## PROBLEM DETAILS
All of the data goes into your copy exactly as written. Images do not.

## INFORMATION SHOWN
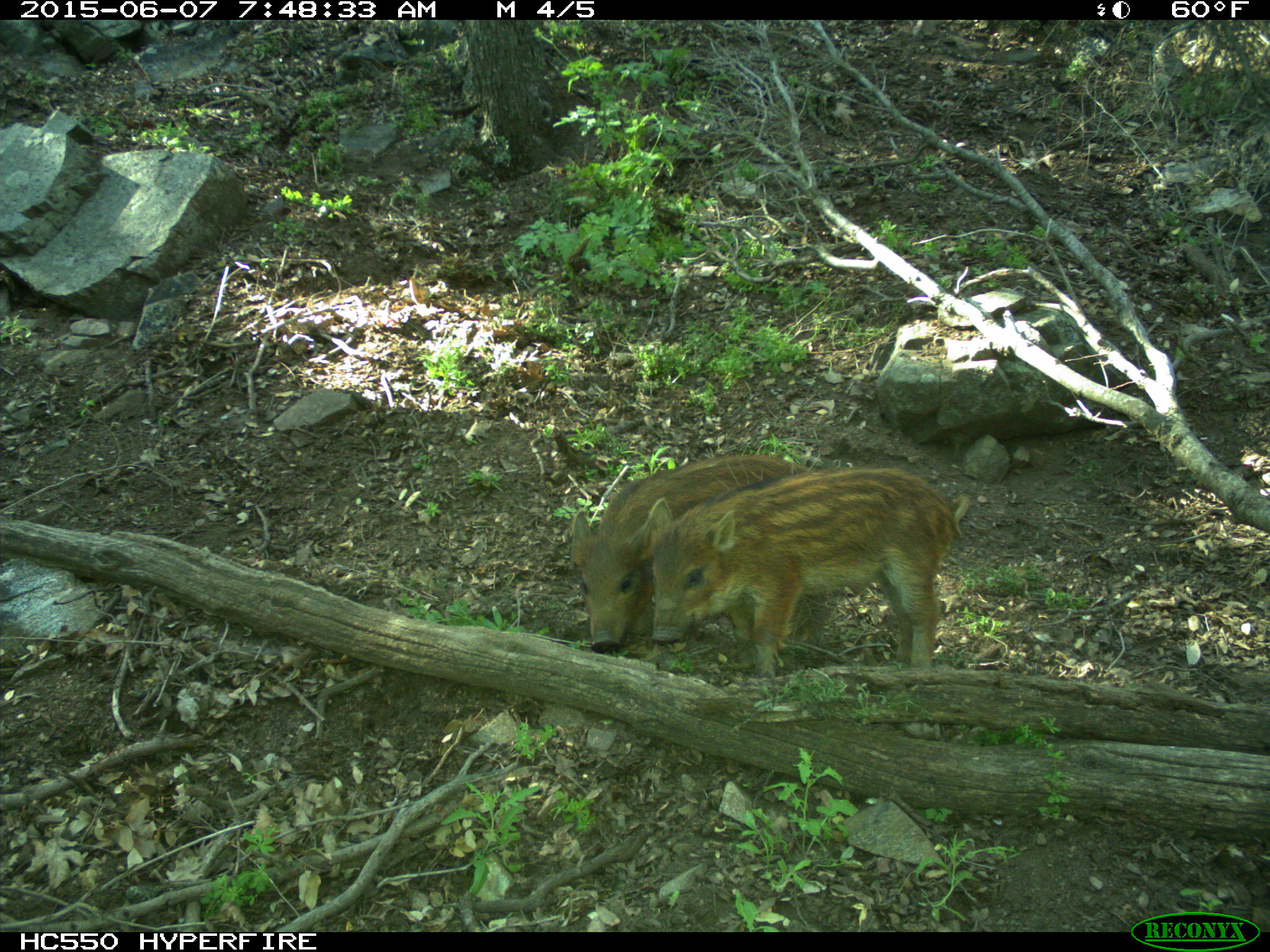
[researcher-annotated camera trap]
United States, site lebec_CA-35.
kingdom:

## RESPONSE TO THE EXERCISE
[researcher-annotated camera trap]
United States, site lebec_CA-35.
kingdom:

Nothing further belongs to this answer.